A misura d’uomo
Il 15 gennaio 2009, partito da LaGuardia e diretto a Charlotte sul volo della US Airways con 155 passeggeri a bordo, il pilota Chesley Sullenberger effettua un atterraggio d’emergenza sul fiume Hudson evitando un disastro aereo annunciato. Nessun morto. Sette anni più tardi la sua storia rivive grazie a Clint Eastwood che realizza una parabola umanista innervata di sobrietà scenica e lucidità di contenuto.
Sully, opera dal forte impatto civile, evita la trappola dell’esasperazione bulimica e del tono apocalittico (non un disaster movie, né un film giudiziario), per virare sull’esaltazione del capitale umano che, a partire dal singolo, sceglie la via perigliosa ma esemplare dell’autodeterminazione del sé. Siamo di fonte ad una codificazione in immagini che, senza (s)cadere nell’operazione-tributo, riflette sulla figura di spicco nell’immaginario collettivo americano: l’eroe nazionale contro il sistema. Guidato da un’idea di cinema “umano, troppo umano” in grado di raggiungere la perfezione della messa in scena, Eastwood riesce a creare un miracoloso equilibrio stilistico che non lascia spazio a scompensi narrativi, né a letture forzate, organizzando il racconto su blocchi temporali a sé stanti, tra flashback e allucinazioni post-traumatiche. E sta in equilibrio, proprio come il velivolo che, dopo l’incredibile ammaraggio, rimane sospeso sull’Hudson mentre offre le sue ali protettive come ancore di salvezza ai viaggiatori. Insomma, ciò che rende veramente speciale Sully – diminutivo dell’ingombrante Sullenberger – è il fatto di essere una pellicola-manifesto tanto concettuale quanto illuminata e consapevole, da cui è possibile ricavare significati metaforici e altri più aderenti ad un asciutto realismo.

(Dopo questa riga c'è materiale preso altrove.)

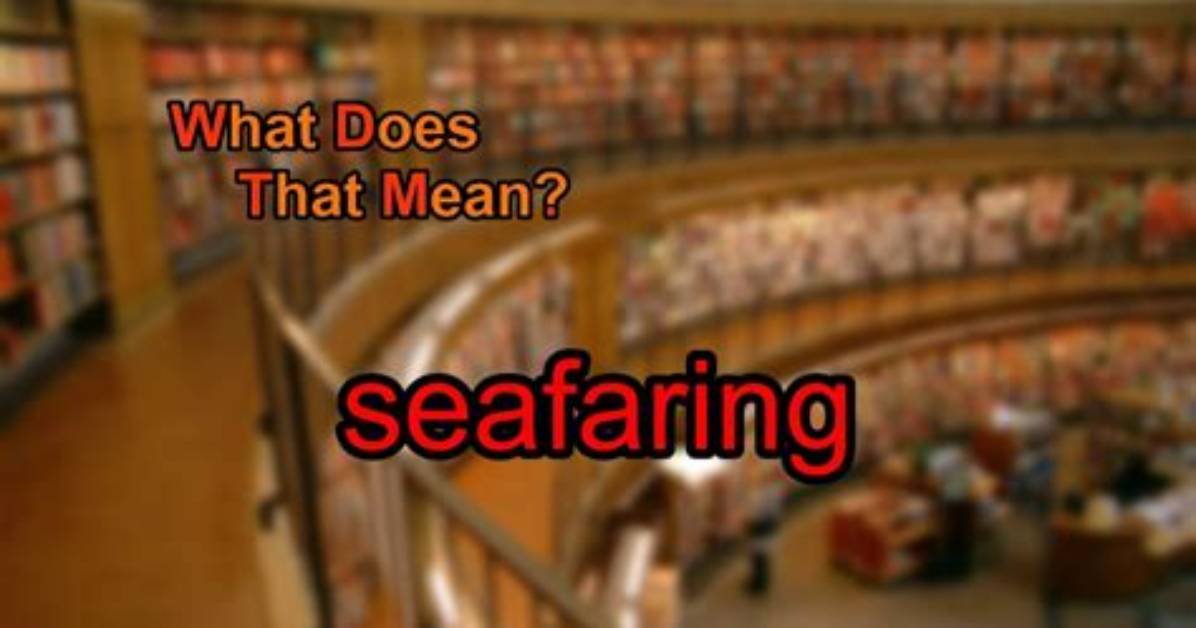 Where Does Seafaring Come from?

A chi lo vorrebbe trumpiano a tutti i costi, il regista oppone alla verticalità dei muri divisori l’orizzontalità delle ali dell’aereo su cui sono abbarbicate le persone; mentre, leggendolo fuor di metafora sul volto di Tom Hanks, con baffi e sguardo compassato, il film sovrappone, alle logiche utilitaristiche dell’agenzia federale che deve accertare il corretto operato del pilota, un antropocentrismo che svela empatia, senso di responsabilità e fallibilità tenace. Ancora una volta un eroe del quotidiano che pianifica la salvezza degli altri con perseveranza, bersagliato in seguito dai media e da una legge che lo ritiene colpevole di avere messo a repentaglio la vita dei passeggeri senza attenersi alle procedure protocollari. Il “mondo perfetto” di Clint accoglie e non divide, e le azioni dei suoi eroi, dal “falso movimento” di Kovalski che mima lo sparo al salvataggio del working class hero dei cieli, incitano a preservare un’umanità fragile ma consapevole, in bilico tra le falle di un sistema, quello sì, a rischio continuo di naufragio.
Sully [Id., USA 2016] REGIA Clint Eastwood.
CAST Tom Hanks, Aaron Eckhart, Laura Linney, Anna Gunn, Autumn Reeser.
SCENEGGIATURA Todd Komarnicki (tratta dall’autobiografia Highest Duty: My Search for What Really Matters di Chesley Sullenberger e Jeffrey Zaslow). FOTOGRAFIA Tom Stern. MUSICHE Christian Jacob, The Tierney Sutton Band.
Drammatico/Biografico, durata 95 minuti.